Vindt u net als wij dat hierover zo snel mogelijk uitsluitsel moet worden gegeven,
zodat er duidelijkheid komt voor gedupeerden, zoals ondernemers die forse investeringsbeslissingen
moeten nemen?
Vraag 8
Is het voor gedupeerde agrarisch ondernemers binnen het Wts-schadegebied mogelijk
alvast hun gronden te bewerken zonder het recht op schadevergoeding te verliezen,
wetende dat kleigrond in de praktijk maar in een beperkt tijdsvenster bewerkt kan
worden en vóór de winter een hoofdgrondbewerking moet hebben gehad?

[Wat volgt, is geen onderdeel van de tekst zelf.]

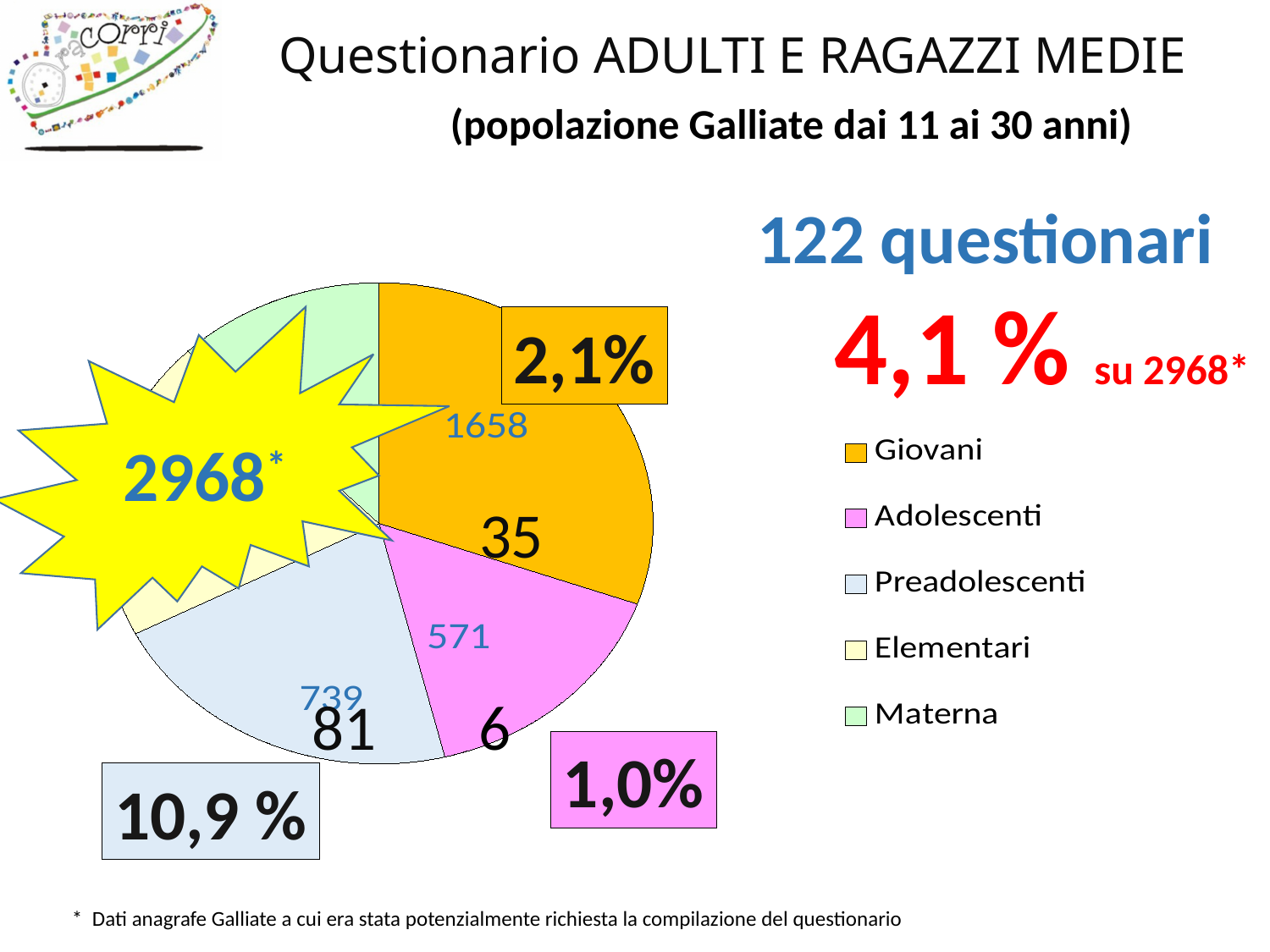
What percentage is shown in the box next to the Preadolescenti slice of the pie chart? 10,9 % What is the difference between the Giovani value and the Adolescenti value in the pie chart? 1087 What is the value shown for the Giovani slice of the pie chart? 1658 What is the value shown for the Preadolescenti slice of the pie chart? 739 What colour is used for the Giovani category in the pie chart legend? orange Which is larger in the pie chart, Preadolescenti or Adolescenti? Preadolescenti Which category has the largest slice in the pie chart? Giovani Which is larger in the pie chart, Giovani or Adolescenti? Giovani How many categories does the legend of the pie chart list? 5 What is the value shown for the Adolescenti slice of the pie chart? 571 What is the difference between the Preadolescenti value and the Adolescenti value in the pie chart? 168 What kind of chart is shown on the slide? pie chart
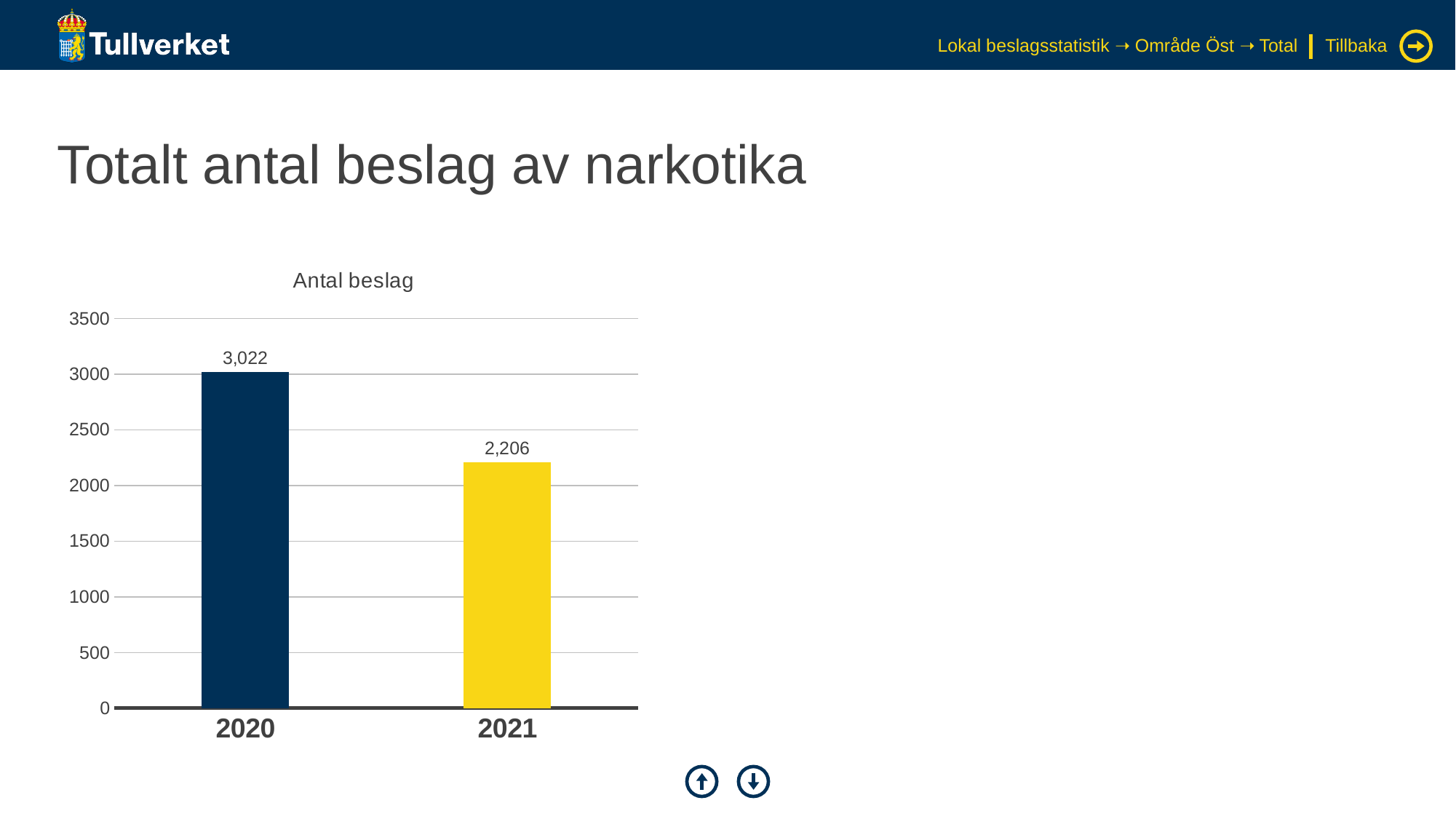
Which is larger, the value for 2020 or the value for 2021? 2020 What kind of chart is shown? bar chart How many years are shown on the x axis? 2 What is the value for 2021? 2,206 Which year has the highest number of seizures? 2020 Is the value for 2020 greater or less than 3000? greater Is the value for 2021 greater or less than 2500? less Which year has the lowest number of seizures? 2021 What is the title of the chart? Antal beslag What is the value for 2020? 3,022 What is the difference between the values for 2020 and 2021? 816 Do the values rise or fall from 2020 to 2021? fall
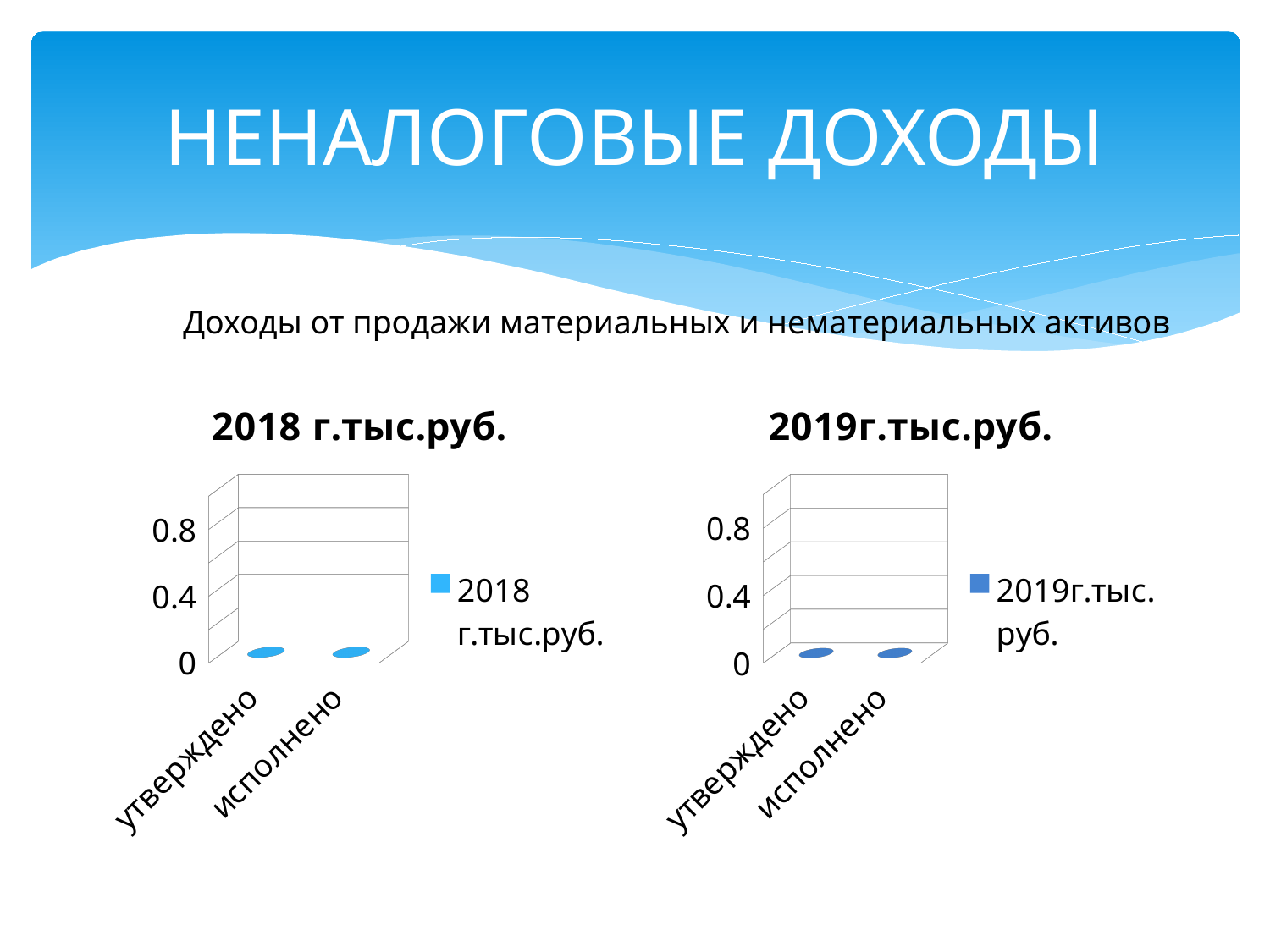
In the "2019г.тыс.руб." chart, is the value for исполнено greater or less than 0.4? less In the "2018 г.тыс.руб." chart, is the value for исполнено greater or less than 0.8? less How many series does the legend of the "2018 г.тыс.руб." chart list? 1 How many categories are shown on the x axis of the "2019г.тыс.руб." chart? 2 In the "2018 г.тыс.руб." chart, is the value for утверждено greater or less than 0.4? less What is the legend entry of the "2019г.тыс.руб." chart? 2019г.тыс.руб. What kind of chart is the "2019г.тыс.руб." chart? bar chart What kind of chart is the "2018 г.тыс.руб." chart? bar chart How many categories are shown on the x axis of the "2018 г.тыс.руб." chart? 2 What is the title of the left chart on the slide? 2018 г.тыс.руб. How many series does the legend of the "2019г.тыс.руб." chart list? 1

Zo ja, hoe weten
ondernemers zich hiervan verzekerd? Zo nee, kan dit wel wanneer een erkende taxateur
het door waterschade vernietigde gewas getaxeerd heeft? Heeft dit financiële consequenties
voor de betreffende ondernemer?
Vraag 9
Acht u het verstandig om, met het oog op een eventuele aanvraag voor het EU-Solidariteitsfonds,
de totale schade aan landbouwgewassen zo snel mogelijk in beeld te hebben en hiervoor
landbouwers die buiten het Wts-gebied maar binnen het overstromingsgebied van de Maas
vallen hun schade alvast te laten opgeven bij bijv. een meldpunt, zodat een juister
en completer beeld ontstaat van de totale schade? Waarom wel/niet?
Vraag 10
In hoeverre is overwogen om de Wts ook van toepassing te verklaren op de gevolgen
van de hevige neerslag op dinsdagavond 29 juni 2021, die in gemeentes als Meerssen,
Kerkrade en Landgraaf tot ernstige wateroverlast en forse schade heeft geleid? Bent
u met deze gemeenten in gesprek?
Vraag 11
Welke maatregelen zijn denkbaar om ondernemers in de toekomst financieel weerbaarder
te maken voor de gevolgen van klimaatverandering, zoals de overstromingen deze zomer,
bijv. door uitbreiding van de brede weersverzekering? Bent u bereid dit te onderzoeken?
Vraag 12
Kunt u deze vragen zo snel mogelijk beantwoorden?